LEWIS HYDE: People absolutely have this right, and nothing in my book is opposed to that. The question always is, what are the larger public ends by which we have shaped these rules? The founding generation was very wary of what’s called perpetuities, situations in which property was owned forever, because perpetuities were one of the ways that the aristocracy in Europe controlled their power for centuries. This is one reason that they put a limit on the term of copyright. And what we've done now is to extend the term of copyright such that it is statistically almost perpetual. The founders would be astounded.
BROOKE GLADSTONE: You cite three modern illustrations of how these ideas played out.
LEWIS HYDE: Yes.
BROOKE GLADSTONE: The Human Genome Project, Bob Dylan and the work of Martin Luther King.

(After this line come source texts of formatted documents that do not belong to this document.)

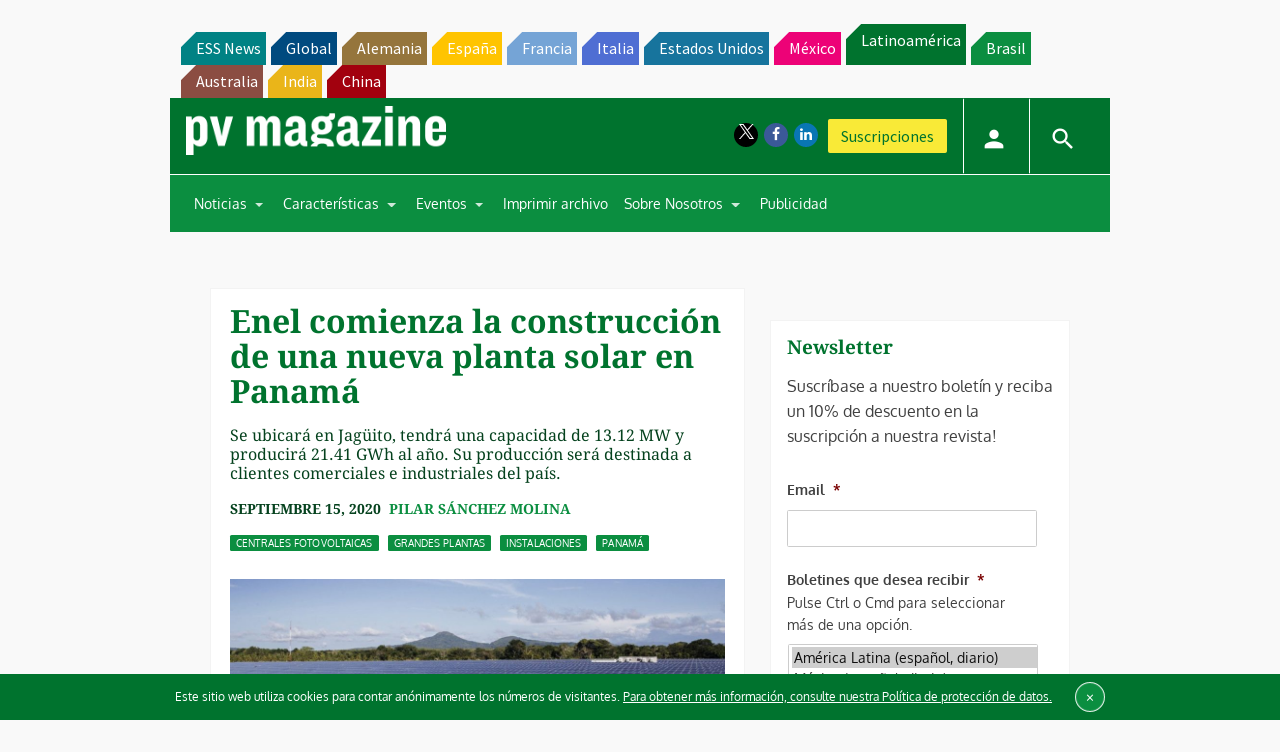

--- FILE ---
content_type: text/html; charset=utf-8
request_url: https://www.google.com/recaptcha/api2/aframe
body_size: 268
content:
<!DOCTYPE HTML><html><head><meta http-equiv="content-type" content="text/html; charset=UTF-8"></head><body><script nonce="_ESm-yQ7BRRFkgzndlFhnQ">/** Anti-fraud and anti-abuse applications only. See google.com/recaptcha */ try{var clients={'sodar':'https://pagead2.googlesyndication.com/pagead/sodar?'};window.addEventListener("message",function(a){try{if(a.source===window.parent){var b=JSON.parse(a.data);var c=clients[b['id']];if(c){var d=document.createElement('img');d.src=c+b['params']+'&rc='+(localStorage.getItem("rc::a")?sessionStorage.getItem("rc::b"):"");window.document.body.appendChild(d);sessionStorage.setItem("rc::e",parseInt(sessionStorage.getItem("rc::e")||0)+1);localStorage.setItem("rc::h",'1769963544286');}}}catch(b){}});window.parent.postMessage("_grecaptcha_ready", "*");}catch(b){}</script></body></html>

LEWIS HYDE: So what you can do is to take the founders’ ideas and use them to think about the modern situation. So a positive case would be the way the publicly funded Human Genome Research was done. This was done internationally, funded both from the public purse in this country and from private philanthropies in England and so forth. And the whole way it was done was to share data in a collective enterprise. And this would have made perfect sense to somebody like Benjamin Franklin. And similarly I look at a creative artist like Bob Dylan in the early '60s who was a cultural sponge, not that he doesn't have individual genius but the individual genius is mixed with the collectivity that you can only have if the culture around you is freely available.
BROOKE GLADSTONE: And Martin Luther King?

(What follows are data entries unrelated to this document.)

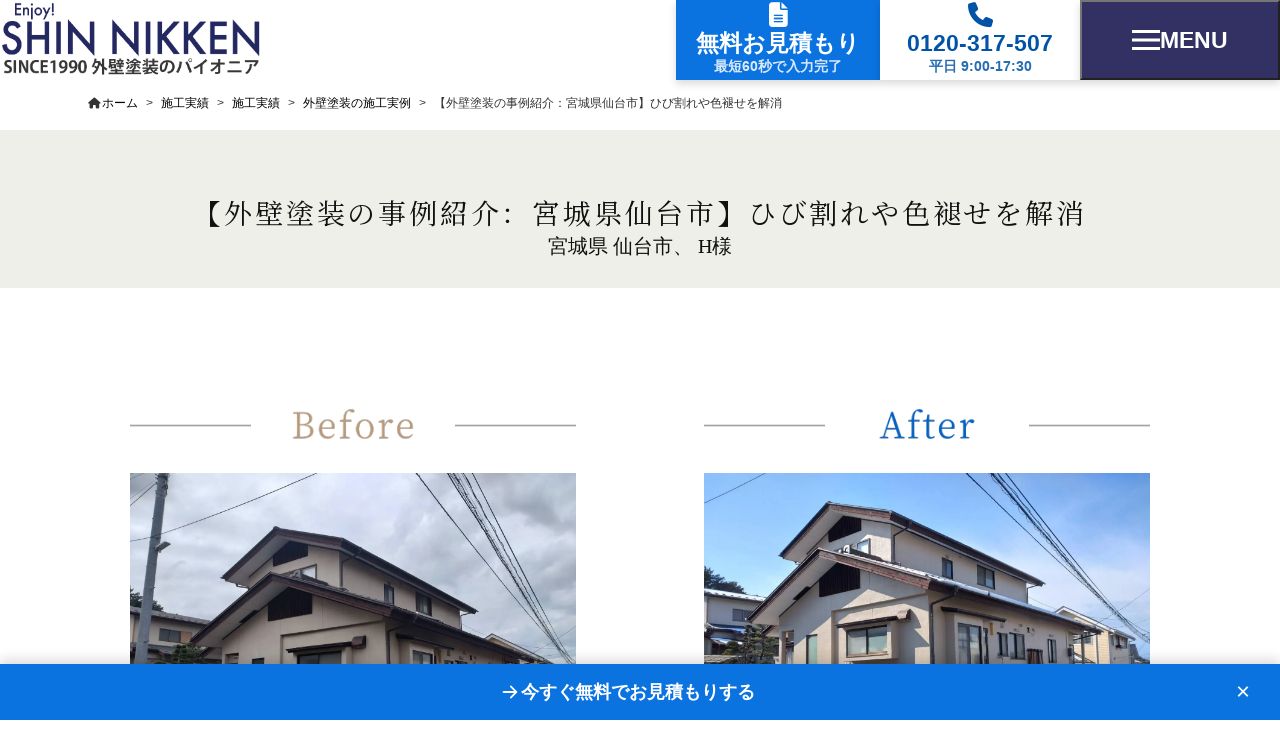

--- FILE ---
content_type: application/javascript
request_url: https://www.shinnikken.jp/js/default/theme.js
body_size: 2355
content:
/**
 * Copyright (c) DESIGN inc. All Rights Reserved.
 * http://www.design-inc.jp/
 */

jQuery(function($){
	// jquery.rollOver.js
	$.fn.rollOver({
		selectorFade: 'a img, input[type="image"], button img',
		selectorExclude: '.no-fade img',
		animateTime: 300,
		fadeOpacity: 0.7,
		easing: 'easeOutCubic'
	});

	// slick: ticker mode
	$('.main-gallery-lower ul').slick({
		arrows: false,
		slidesToShow: 3,
		slidesToScroll: 1,
		autoplay: true,
		autoplaySpeed: 0,
		speed: 2000,
		variableWidth: true, //要素幅指定用
		cssEase:'linear',
	});
	$('.main-staff ul').slick({
		arrows: false,
		slidesToShow: 3,
		slidesToScroll: 1,
		autoplay: true,
		autoplaySpeed: 0,
		speed: 2000,
		variableWidth: true, //要素幅指定用
		cssEase:'linear',
	});

	$('.main-mail').clone(true).prependTo('.main-mail-wrap');


    $('.scale-01').on('inview', function(event, isInView){
        if (isInView) {
            $(this).addClass('sizeScale-01');
        }
    });

    $('.fade-up').on('inview', function(event, isInView){
        if (isInView) {
            $(this).addClass('fadeInUP');
        }
    });
    $('.fade-left').on('inview', function(event, isInView){
        if (isInView) {
            $(this).addClass('fadeInLeft');
        }
    });
    $('.fade-right').on('inview', function(event, isInView){
        if (isInView) {
            $(this).addClass('fadeInRight');
        }
    });

    //ローカルナビ　カレント表示
    $(window).on('load', function () {
        $('.gnav-list').find('a').each(function () {
            if (location.pathname == $(this).attr('href')) {
                $(this).parent('li').addClass('current');
            }
        });
    });

    // page-title
    $('.page-title').prependTo('.lower-page-title').show();



    // ギャラリー　検索アコーディオン
    if($('.gallery-category-child').length){
        var gallerynav = $('.gallery-category-child');
        gallerynav.hide();
        $('.gallery-category-list-title').click(function () {
            gallerynav.slideToggle();
            $('.gallery-category-list-title span').toggleClass('open');
        });
    }
    // トップ新着
    // function ticker(){
    //     if($('.main-news-contents li').length<=1) return false;
    //     $('.main-news-contents li:first').fadeOut( function () {
    //         $(this).appendTo($('.main-news-contents')).fadeIn(); });
    // }
    // setInterval(function(){ticker()}, 5000);
    
    // トップ その他の営業所アコーディオン
    $('.sub-office-list').on('click', function() {
        $('.sub-office-title span').toggleClass('open');
        $('.sub-office-detail-box').toggle(); // アニメーションなしだが確実

    });


    // ナビゲーション固定
    // var nav    = $('#header');
    // offset = nav.offset();
    // $(window).scroll(function () {
    //     if($(window).scrollTop() > offset.top) {
    //         nav.addClass('fixed');
    //     } else {
    //         nav.removeClass('fixed');
    //     }
    // });


    // jquery.droppy.js
    $('.gnav-list').droppy();

    // パンクズ
    $('.breadcrumb-wrap').prependTo('#lowerimage-title-wrap').show();

    // スライダー
    $('.slideshow ul').slick({
        centerMode: true,
        dots: true, // true: paginationを使用する
        arrows: true, // true: 矢印ボタンを使用する
        variableWidth : true,
        centerPadding: '0%',
        //infinite: cwp_vars.infinite_loop, // true: 無限ループする
        //fade: false, // true: フェードインを使用する
        speed: cwp_vars.speed, // animationのスピード
        autoplay: cwp_vars.auto, // true: 自動スライドする
        autoplaySpeed: cwp_vars.pause // 停止する時間（自動スライド時）
    });


    // biggerlink
    $('._bigger').biggerlink();

    //カウンター
    // $('#movie-area').on('inview', function() {
    //     var shuffleElm = $('.shuffle'),
    //         shuffleSpeed = 10,
    //         shuffleAnimation = 1500,
    //         shuffleDelay = 100;

    //     shuffleElm.each(function(){
    //         var self = $(this);

    //         self.wrapInner('<span class="shuffleWrap"></span>');

    //         var shuffleWrap = self.find('.shuffleWrap');
    //         shuffleWrap.replaceWith(shuffleWrap.text().replace(/(\S)/g, '<span class="shuffleNum">$&</span>'));

    //         var shuffleNum = self.find('.shuffleNum'),
    //             numLength = shuffleNum.length;

    //         shuffleNum.each(function(i){
    //             var selfNum = $(this),
    //                 thisNum = selfNum.text(),
    //                 shuffleTimer;

    //             function timer(){
    //                 shuffleTimer = setInterval(function(){
    //                     rdm = Math.floor(Math.random()*(9))+1;
    //                     selfNum.text(rdm);
    //                 },shuffleSpeed);
    //             }
    //             timer();

    //             var i = -i + numLength;

    //             setTimeout(function(){
    //                 clearInterval(shuffleTimer);
    //                 selfNum.text(thisNum);
    //             },shuffleAnimation + (i*shuffleDelay));
    //         });
    //         self.css({visibility:'visible'});
    //     });
    // });



    $('.main-usp-slide').slick({
        slidesToShow: 3,
        slidesToScroll: 1,
        autoplay: true,
        autoplaySpeed: 1000,
        dots: true, // true: paginationを使用する
    });
    $('.main-point-slide').slick({
        centerMode: true,
        dots: false, // true: paginationを使用する
        arrows: true, // true: 矢印ボタンを使用する
        variableWidth : true,
        centerPadding: '0%',
        //infinite: cwp_vars.infinite_loop, // true: 無限ループする
        //fade: false, // true: フェードインを使用する
        speed: cwp_vars.speed, // animationのスピード
        autoplay: cwp_vars.auto, // true: 自動スライドする
        autoplaySpeed: cwp_vars.pause, // 停止する時間（自動スライド時）
    });
    $('.main-midbanner-slide').slick({
        vertical: true,
        verticalSwiping: true,
        slidesToShow: 2,
        slidesToScroll: 1,
        autoplay: true,
        autoplaySpeed: 4000,
        dots: false, // true: paginationを使用する
    });
    $('.main-subbanner-slide').slick({
        slidesToShow: 2,
        slidesToScroll: 1,
        autoplay: true,
        autoplaySpeed: 2000,
        dots: false, // true: paginationを使用する
    });
    // jquery.customScroll.js
    $('.scroll-area').customScroll({
        animateTime: 300,
        easing: 'easeOutCubic',
        scrollTimes: 100,
        autoplay: true
    });

    // スクロール時にページトップをフェードインする
    $(window).on('scroll', function() {
        if ($(this).scrollTop() > $(window).height() - $(window).height() * 0.5){
            $('.pagetop-btn-wrap').fadeIn();
        } else {
            $('.pagetop-btn-wrap').fadeOut();
        }
    });

    var headerHight = $("#header").outerHeight() + 20;
    $(".a").not('.switch-btn').click(function() {
        var href = $(this).attr("href");
        var target = $(href == "#" || href == "" ? "body" : href);
        var position = target.offset().top - headerHight;
        $("html, body").animate({ scrollTop: position }, 500, "swing");
        //return false;
    });


});

// ハンバーガーメニュー
jQuery('.drawer-icon').on('click', function() {

    //クリックした時にis－activeクラスを付与する
    jQuery('.drawer-icon').toggleClass('is-active');
    jQuery('.drawer-content').toggleClass('is-active');

    return false;
});

jQuery('.drawer-menu a').on('click',function() {
    jQuery('.drawer-icon').removeClass('is-active');
    jQuery('.drawer-content').removeClass('is-active');
});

LEWIS HYDE: Well, the King case is a sort of sorry reversal of this, because his estate has regularly stood in the way of scholars and others using King’s work in the way that King himself clearly would have wanted it used. Simple example is USA Today published his I Have a Dream speech on Martin Luther King Day one year, and the estate went after it for copyright infringement. I mean, this is crazy. You know, this is a person who wanted – and was a spiritual and political public actor and whose work came out of a great collective of African-American action over the past century.
BROOKE GLADSTONE: Then there’s another example, the civil rights anthem We Shall Overcome.

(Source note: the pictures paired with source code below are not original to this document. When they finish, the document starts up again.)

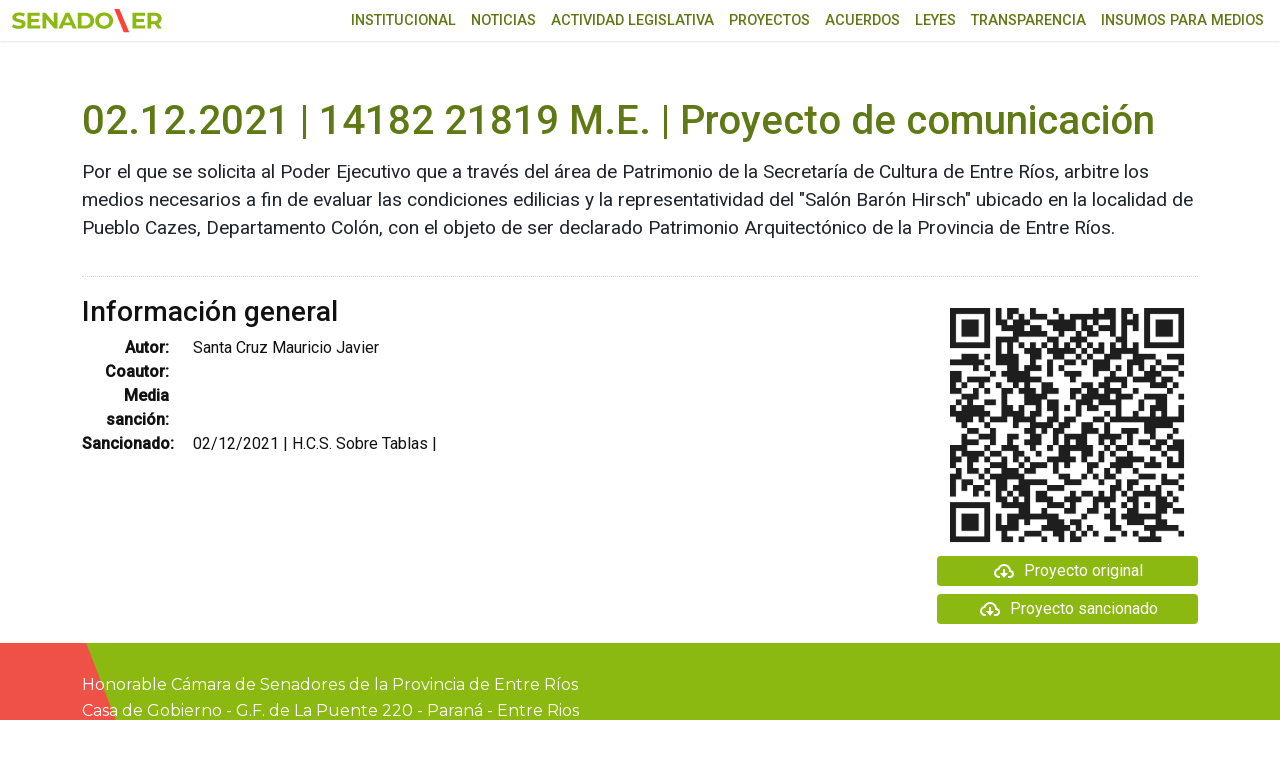

--- FILE ---
content_type: application/javascript
request_url: https://www.senadoer.gob.ar/wp-content/plugins/zero-cool/js/youtube.js?ver=1.0.0
body_size: 778
content:


//-- youtube video en vivo
var tag = document.createElement('script');
tag.src = "https://www.youtube.com/iframe_api";
var firstScriptTag = document.getElementsByTagName('script')[0];
firstScriptTag.parentNode.insertBefore(tag, firstScriptTag);

var player;
var videoIsClose = false;
const headers = new Headers({
	'Content-Type': 'application/json',
	'X-WP-Nonce': ajax_var.nonce
});


function onYouTubeIframeAPIReady() {
	if (!videoIsClose) {
		fetch( ajax_var.url,{
			method : 'GET',
			headers: headers,
			credentials: 'same-origin'
		})
  		.then(response => {
			return response.ok ? response.json() : 'Not Found...';
		})
		.catch(error => console.error('Error:', error))
  		.then(result => {
			if(result.data == 1){
				videoIsClose = true;
				
				player = new YT.Player('yt-vivo', {
					height: '100%',
					width: '100%',
					videoId: result.id,
					host: 'https://www.youtube.com',
					origin: window.location.href,
					playerVars: {
						'controls': 0,
						'showinfo': 0
						},
					events: {
						'onReady': onPlayerReady,
						'onStateChange': onPlayerStateChange
					}
				});


				let el1 = document.querySelector(".vivo-content");
				let el2 = document.querySelector('.vivo-content h3');
				if(el1){
					el1.classList.add('ver-video');
				}
				if(el2){
					el2.innerHTML = result.titulo;
				}
			}
		});

		setTimeout('onYouTubeIframeAPIReady()',15000);
	}
}

function onPlayerReady(event) {
	event.target.playVideo();
	event.target.mute();
}

var done = false;
function onPlayerStateChange(event) {
	if (event.data == YT.PlayerState.PLAYING && !done) {
		done = true;
	}
}
function stopVideo() {
	player.stopVideo();
}


let ytel1 = document.querySelectorAll('.vivo-content .volumen');
ytel1.forEach(function(e){
	if(e){
		e.addEventListener('click', event=>{
			if (player.isMuted()) {
				player.unMute();
				document.querySelector('.icon-volumen-off').style.display = 'none';
				document.querySelector('.icon-volumen-on').style.display = 'flex';
			} else {
				player.mute();
				document.querySelector('.icon-volumen-off').style.display = 'flex';
				document.querySelector('.icon-volumen-on').style.display = 'none';
			}
		})
	}
})


let ytel2 = document.querySelector('.vivo-content .icon-ampliar');
if(ytel2){
	ytel2.addEventListener('click', event=>{
		document.querySelector(".vivo-content").classList.add('ampliado');

	});
}

let ytel3 = document.querySelector('.vivo-content .icon-minimizar');
if(ytel3){
	ytel3.addEventListener('click', event=>{
		document.querySelector(".vivo-content").classList.remove('ampliado');

	});
}

let ytel4 = document.querySelector('.vivo-content .icon-cerrar');
if(ytel4){
	ytel4.addEventListener('click', event=>{
		document.querySelector(".vivo-content").classList.remove('ver-video');
		videoIsClose = true;
		stopVideo();
	});
}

LEWIS HYDE: Nobody quite knows where the song came from, but it begins to be used in picket lines in the 1940s and then it gets picked up by people in the civil rights movement, and then people like Pete Seeger and his friends sing it, and they change it. And then there comes a moment when they realize that if they don't protect it in some way, it may be abused, and so they actually take out a copyright. But what they do is to set up a public trusteeship and give the income from the royalties on that song to the civil rights movement in the South. It’s an example of what I call “claim and release,” [LAUGHS] that is to say, using the law to say, okay, I own this thing but now that I have claimed it, I'm also going to let other people use it. And what happened in the last 30 or 40 years is others have adopted this model. So in the software community, they have a thing called the General Public License, in which somebody writes a piece of software and then gives it to the world under a license that lets anybody use it so long as they continue to treat it as a common property. It’s a nice middle ground between pure private ownership and an unowned commons.
BROOKE GLADSTONE: Lewis, thank you very much.
LEWIS HYDE: It was my pleasure to talk with you.
BROOKE GLADSTONE: Lewis Hyde is a faculty associate at Harvard’s Berkman Center and authority of Common as Air: Revolution, Art and Ownership.